[TASK INSTRUCTIONS]
1. In the text on venture firm branding, what share of Nucleus Talent's fellowship interviews mention Thrive?
2. Copy the passage of the text on venture firm branding that runs from "Nucleus Talent, which" to "to the results.".

[TEXT PROVIDED]
········
On Thrive, Benchmark, Conviction, and if all of this just a waste of time?

Lanza Baucina is the most sought-after events company in the world.

They have no social media, no portfolio, no case studies, no client list.

But they won the gig for Jeff Bezos $50M wedding. The details of who else they have worked with are not available, because that is the point.

It begs the question, is all of “marketing” just a waste of time?

I think it is a question worth taking seriously, Venture capital is just investing. The job is picking great companies and helping them win.

And then you look at the data.

Nucleus Talent, which tracks hiring and talent flows across the venture ecosystem, found that Thrive Capital comes up in half of all partner conversations they have, and over 85% (!!) of their fellowship interviews mention Thrive. More than almost any fund with an active content strategy.

The same Thrive with no newsletter, no podcast, no blog. Their brand is invisible by design.

So what is actually going on? Is this what good marketing looks like?

Why should we bother building brands and is there any thing to learn from anti-brands?

👋 Today is my birthday, and the one thing I'd love is 5 minutes of your time.

The VC Marketing Survey is live. It covers how funds are approaching content, brand, distribution, and where budgets are going in 2026. The more funds that fill it in, the more useful the data - and everyone who submits gets full access to the results.

The anti-brand in venture

A significant number of the most successful vc firms have something similar going on.

Greenoaks, described as "publicity-shy," runs a website with nothing but a logo and contact details. Sutter Hill Ventures which has been producing some of the highest multi-billion-dollar outcomes in venture for decades also maintains a deliberately low profile, and of course, Benchmark famously does no content.

These are not websites of firms that failed to build a brand. These are firms that made a specific choice about what their brand is.
········
[ITEMS]
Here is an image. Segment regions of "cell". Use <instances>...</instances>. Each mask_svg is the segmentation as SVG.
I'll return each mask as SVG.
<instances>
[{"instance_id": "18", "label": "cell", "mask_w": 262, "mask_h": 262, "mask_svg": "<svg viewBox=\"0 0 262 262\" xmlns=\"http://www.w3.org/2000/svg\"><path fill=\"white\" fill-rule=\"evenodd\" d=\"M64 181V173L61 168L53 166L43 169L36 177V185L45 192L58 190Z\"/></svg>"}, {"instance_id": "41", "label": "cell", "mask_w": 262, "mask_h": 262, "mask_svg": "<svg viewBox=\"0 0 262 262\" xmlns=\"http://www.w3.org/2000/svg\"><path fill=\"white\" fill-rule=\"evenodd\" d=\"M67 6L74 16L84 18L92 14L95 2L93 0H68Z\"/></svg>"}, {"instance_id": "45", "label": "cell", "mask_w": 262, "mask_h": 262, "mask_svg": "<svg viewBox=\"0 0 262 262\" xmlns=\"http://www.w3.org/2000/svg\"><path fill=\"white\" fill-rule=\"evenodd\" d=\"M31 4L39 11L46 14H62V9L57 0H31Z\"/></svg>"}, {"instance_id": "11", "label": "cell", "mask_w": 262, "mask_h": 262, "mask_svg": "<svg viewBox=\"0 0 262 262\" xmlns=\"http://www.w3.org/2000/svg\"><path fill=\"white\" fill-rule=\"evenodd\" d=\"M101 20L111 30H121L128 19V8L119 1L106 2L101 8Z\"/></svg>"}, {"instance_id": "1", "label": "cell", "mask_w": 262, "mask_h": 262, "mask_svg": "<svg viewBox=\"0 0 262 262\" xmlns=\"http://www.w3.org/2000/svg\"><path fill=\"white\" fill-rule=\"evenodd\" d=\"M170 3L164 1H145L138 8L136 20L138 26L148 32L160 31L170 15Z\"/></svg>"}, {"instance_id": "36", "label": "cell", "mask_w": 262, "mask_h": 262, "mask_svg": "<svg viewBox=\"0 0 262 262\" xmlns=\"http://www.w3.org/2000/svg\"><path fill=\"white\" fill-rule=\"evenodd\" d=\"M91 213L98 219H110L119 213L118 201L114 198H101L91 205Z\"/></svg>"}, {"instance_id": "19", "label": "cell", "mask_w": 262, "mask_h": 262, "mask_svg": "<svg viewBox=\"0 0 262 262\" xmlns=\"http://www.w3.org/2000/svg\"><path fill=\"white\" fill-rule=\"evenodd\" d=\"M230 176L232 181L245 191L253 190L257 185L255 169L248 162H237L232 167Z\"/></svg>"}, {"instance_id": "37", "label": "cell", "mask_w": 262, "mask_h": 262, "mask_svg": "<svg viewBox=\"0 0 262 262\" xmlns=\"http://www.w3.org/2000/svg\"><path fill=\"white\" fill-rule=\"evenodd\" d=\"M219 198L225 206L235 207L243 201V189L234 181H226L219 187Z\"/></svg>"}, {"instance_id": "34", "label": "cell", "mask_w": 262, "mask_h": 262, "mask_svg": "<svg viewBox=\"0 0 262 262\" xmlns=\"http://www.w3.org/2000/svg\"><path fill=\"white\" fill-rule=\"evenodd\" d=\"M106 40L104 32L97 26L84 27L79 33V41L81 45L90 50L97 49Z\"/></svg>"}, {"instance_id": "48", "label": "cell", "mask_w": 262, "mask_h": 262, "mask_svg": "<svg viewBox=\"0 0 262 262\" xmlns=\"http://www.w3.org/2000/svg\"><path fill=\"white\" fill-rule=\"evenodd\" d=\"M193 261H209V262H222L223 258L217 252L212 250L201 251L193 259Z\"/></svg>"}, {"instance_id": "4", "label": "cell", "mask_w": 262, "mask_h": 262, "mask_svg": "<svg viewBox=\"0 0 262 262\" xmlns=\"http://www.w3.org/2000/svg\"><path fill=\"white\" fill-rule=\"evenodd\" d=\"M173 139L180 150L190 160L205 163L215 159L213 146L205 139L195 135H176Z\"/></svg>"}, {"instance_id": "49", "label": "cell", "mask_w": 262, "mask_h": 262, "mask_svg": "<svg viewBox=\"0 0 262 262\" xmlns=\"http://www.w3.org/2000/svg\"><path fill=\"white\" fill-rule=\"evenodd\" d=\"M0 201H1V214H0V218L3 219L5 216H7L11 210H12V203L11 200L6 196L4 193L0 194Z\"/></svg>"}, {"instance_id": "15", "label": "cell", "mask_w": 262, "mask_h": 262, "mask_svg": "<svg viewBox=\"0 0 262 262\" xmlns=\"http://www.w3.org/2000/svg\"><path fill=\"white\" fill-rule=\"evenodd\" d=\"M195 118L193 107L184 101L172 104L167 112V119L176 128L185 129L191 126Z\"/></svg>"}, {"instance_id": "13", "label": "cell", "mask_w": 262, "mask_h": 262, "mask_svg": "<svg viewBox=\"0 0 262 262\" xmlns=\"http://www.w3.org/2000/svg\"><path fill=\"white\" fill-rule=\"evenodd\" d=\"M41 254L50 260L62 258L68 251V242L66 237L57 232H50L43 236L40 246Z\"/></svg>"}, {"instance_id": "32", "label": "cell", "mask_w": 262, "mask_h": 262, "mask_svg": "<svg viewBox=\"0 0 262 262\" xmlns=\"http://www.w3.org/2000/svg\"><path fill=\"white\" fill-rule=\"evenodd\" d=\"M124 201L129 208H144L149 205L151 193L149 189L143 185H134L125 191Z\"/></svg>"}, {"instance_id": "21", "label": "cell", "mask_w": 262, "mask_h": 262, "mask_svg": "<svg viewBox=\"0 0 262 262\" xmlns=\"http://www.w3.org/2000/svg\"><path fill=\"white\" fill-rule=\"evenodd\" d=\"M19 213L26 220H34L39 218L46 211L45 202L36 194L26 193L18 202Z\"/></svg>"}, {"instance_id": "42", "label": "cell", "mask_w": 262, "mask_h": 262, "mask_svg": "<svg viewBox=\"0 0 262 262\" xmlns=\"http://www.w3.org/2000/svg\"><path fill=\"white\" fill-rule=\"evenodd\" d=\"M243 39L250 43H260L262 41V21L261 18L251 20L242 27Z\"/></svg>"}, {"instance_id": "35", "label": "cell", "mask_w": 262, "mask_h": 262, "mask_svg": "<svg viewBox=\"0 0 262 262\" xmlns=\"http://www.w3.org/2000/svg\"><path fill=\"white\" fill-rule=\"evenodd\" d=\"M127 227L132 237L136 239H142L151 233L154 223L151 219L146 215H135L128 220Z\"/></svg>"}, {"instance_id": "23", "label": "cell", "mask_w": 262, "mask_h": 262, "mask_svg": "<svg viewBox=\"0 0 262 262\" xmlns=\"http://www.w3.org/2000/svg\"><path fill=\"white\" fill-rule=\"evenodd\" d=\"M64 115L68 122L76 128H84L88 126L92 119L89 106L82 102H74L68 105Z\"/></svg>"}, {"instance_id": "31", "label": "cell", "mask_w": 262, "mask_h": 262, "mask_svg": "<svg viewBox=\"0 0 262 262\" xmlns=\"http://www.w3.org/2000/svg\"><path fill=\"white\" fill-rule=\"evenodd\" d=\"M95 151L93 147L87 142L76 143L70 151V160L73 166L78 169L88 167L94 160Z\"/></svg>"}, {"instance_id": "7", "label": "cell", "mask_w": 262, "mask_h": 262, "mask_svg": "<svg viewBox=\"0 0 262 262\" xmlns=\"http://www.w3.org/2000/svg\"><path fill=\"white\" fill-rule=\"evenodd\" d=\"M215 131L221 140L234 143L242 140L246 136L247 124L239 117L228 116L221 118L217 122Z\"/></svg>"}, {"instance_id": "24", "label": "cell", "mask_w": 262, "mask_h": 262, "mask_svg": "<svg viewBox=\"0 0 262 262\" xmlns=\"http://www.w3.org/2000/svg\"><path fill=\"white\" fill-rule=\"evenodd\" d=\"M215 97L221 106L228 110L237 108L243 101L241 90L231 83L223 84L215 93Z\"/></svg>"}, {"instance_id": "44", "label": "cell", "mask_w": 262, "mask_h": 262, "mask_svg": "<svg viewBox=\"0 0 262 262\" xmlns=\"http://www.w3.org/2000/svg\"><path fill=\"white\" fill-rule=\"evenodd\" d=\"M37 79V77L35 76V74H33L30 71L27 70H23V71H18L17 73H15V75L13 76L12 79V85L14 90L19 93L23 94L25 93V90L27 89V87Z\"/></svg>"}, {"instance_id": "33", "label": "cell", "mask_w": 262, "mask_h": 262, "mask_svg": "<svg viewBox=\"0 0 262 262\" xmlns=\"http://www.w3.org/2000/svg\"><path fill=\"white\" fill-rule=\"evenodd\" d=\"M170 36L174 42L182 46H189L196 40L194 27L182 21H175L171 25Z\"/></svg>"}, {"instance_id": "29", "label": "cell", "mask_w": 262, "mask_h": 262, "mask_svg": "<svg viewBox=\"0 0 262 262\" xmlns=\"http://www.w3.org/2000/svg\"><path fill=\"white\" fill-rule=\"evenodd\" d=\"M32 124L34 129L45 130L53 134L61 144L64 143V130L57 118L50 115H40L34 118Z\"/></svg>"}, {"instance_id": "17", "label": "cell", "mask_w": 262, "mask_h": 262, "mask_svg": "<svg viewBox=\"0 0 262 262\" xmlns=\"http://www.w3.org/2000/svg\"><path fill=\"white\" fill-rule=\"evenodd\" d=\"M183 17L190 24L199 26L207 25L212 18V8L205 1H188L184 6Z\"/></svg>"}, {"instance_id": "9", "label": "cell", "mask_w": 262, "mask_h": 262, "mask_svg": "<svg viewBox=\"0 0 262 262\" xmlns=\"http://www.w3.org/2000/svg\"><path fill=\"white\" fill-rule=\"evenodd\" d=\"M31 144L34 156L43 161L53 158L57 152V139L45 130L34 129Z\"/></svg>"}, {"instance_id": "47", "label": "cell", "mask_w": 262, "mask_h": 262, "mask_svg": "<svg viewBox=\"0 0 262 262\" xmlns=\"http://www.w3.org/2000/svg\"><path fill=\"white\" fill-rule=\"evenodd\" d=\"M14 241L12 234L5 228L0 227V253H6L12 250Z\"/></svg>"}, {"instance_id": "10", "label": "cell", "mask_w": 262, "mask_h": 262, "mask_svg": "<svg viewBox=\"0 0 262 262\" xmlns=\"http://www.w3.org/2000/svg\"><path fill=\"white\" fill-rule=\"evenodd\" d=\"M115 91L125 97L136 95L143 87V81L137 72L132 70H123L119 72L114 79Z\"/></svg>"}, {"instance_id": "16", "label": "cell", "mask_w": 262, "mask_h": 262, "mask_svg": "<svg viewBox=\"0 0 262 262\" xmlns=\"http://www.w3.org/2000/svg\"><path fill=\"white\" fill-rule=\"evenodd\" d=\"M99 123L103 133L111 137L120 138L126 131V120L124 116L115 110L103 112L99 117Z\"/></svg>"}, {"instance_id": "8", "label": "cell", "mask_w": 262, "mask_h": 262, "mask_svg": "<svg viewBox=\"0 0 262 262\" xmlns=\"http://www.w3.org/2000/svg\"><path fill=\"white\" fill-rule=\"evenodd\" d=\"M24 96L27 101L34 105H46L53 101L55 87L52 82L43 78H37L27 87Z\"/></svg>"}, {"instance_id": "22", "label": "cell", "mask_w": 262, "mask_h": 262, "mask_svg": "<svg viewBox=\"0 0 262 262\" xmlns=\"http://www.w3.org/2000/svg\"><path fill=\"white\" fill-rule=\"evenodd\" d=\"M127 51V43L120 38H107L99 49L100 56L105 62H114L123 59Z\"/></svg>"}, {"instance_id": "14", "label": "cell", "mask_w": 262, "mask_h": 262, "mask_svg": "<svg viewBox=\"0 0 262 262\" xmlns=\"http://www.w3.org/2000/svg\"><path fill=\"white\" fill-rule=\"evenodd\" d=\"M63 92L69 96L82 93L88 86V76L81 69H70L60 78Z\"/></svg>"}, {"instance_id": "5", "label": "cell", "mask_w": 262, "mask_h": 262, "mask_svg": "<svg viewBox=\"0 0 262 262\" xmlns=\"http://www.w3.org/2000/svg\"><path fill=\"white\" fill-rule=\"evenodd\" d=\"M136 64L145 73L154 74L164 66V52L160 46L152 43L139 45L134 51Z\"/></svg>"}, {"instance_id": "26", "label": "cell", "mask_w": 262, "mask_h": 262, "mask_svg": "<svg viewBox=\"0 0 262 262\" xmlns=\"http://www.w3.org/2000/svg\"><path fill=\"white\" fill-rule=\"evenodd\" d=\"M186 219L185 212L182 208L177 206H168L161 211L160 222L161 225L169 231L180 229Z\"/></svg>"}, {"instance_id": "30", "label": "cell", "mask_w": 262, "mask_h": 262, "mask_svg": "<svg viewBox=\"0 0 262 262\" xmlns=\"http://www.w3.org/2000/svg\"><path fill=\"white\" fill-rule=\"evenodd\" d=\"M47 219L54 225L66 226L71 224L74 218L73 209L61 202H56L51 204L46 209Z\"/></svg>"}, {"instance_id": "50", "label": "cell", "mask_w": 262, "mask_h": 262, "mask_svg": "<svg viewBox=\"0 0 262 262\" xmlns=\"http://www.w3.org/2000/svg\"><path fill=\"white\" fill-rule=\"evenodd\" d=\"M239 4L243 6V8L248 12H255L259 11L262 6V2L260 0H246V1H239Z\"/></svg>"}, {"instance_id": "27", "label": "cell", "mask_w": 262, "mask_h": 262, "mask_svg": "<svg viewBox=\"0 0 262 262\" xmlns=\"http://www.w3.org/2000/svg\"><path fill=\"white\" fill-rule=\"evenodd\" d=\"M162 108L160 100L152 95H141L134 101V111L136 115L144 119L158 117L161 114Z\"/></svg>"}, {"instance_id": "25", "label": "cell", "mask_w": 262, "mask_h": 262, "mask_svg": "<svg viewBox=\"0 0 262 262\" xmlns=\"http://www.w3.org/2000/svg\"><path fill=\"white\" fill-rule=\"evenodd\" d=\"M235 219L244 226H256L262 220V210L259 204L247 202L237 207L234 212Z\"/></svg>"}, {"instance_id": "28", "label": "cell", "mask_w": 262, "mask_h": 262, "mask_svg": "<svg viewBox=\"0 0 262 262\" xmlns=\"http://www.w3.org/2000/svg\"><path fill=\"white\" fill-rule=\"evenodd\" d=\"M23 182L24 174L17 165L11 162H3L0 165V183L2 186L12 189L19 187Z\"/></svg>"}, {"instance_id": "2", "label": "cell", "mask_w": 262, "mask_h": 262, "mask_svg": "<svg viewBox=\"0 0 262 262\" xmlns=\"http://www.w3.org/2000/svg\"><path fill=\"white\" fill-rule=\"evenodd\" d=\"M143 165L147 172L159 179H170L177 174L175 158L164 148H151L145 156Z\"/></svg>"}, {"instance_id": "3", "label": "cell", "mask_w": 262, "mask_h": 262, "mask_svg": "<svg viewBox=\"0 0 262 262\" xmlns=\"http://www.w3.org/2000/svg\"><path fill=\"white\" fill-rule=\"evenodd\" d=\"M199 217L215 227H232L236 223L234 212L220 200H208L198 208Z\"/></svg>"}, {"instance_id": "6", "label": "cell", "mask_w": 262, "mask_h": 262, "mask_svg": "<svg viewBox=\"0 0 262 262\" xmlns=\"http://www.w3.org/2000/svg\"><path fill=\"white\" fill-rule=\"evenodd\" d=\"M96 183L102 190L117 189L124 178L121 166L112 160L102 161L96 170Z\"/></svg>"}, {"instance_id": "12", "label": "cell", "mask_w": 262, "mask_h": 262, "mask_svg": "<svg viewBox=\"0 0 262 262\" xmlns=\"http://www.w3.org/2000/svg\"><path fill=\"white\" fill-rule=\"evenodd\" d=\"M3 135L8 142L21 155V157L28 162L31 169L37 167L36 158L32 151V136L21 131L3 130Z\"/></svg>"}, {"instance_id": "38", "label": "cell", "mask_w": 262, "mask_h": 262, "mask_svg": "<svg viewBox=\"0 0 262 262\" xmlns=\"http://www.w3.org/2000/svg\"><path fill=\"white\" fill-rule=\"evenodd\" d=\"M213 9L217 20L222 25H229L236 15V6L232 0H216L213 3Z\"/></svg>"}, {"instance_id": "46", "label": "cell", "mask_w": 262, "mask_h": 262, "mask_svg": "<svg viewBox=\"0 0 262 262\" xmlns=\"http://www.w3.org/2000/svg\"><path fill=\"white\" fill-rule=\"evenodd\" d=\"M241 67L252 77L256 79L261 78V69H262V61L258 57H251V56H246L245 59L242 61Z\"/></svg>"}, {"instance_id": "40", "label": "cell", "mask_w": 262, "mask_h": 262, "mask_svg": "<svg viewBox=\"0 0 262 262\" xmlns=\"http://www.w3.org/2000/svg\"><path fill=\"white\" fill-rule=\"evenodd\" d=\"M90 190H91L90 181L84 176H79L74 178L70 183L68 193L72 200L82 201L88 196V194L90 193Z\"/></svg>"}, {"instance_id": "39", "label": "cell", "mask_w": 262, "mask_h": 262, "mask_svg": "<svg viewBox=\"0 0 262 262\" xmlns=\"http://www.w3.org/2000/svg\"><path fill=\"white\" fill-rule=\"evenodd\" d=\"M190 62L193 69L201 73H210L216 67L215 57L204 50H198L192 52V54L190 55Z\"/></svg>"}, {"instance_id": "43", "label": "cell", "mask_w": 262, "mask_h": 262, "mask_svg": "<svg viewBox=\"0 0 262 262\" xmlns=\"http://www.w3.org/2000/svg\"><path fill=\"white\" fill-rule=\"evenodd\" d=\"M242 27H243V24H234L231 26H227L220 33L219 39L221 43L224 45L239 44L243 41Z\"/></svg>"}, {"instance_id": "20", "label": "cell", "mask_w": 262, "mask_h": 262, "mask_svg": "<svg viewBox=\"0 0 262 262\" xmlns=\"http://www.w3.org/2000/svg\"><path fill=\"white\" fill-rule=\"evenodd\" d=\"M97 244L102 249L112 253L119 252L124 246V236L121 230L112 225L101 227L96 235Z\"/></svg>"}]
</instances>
········
[RESULTS OF THE TASKS]
1. Over 85% of them mention Thrive.

2.
Nucleus Talent, which tracks hiring and talent flows across the venture ecosystem, found that Thrive Capital comes up in half of all partner conversations they have, and over 85% (!!) of their fellowship interviews mention Thrive. More than almost any fund with an active content strategy.

The same Thrive with no newsletter, no podcast, no blog. Their brand is invisible by design.

So what is actually going on? Is this what good marketing looks like?

Why should we bother building brands and is there any thing to learn from anti-brands?

👋 Today is my birthday, and the one thing I'd love is 5 minutes of your time.

The VC Marketing Survey is live. It covers how funds are approaching content, brand, distribution, and where budgets are going in 2026. The more funds that fill it in, the more useful the data - and everyone who submits gets full access to the results.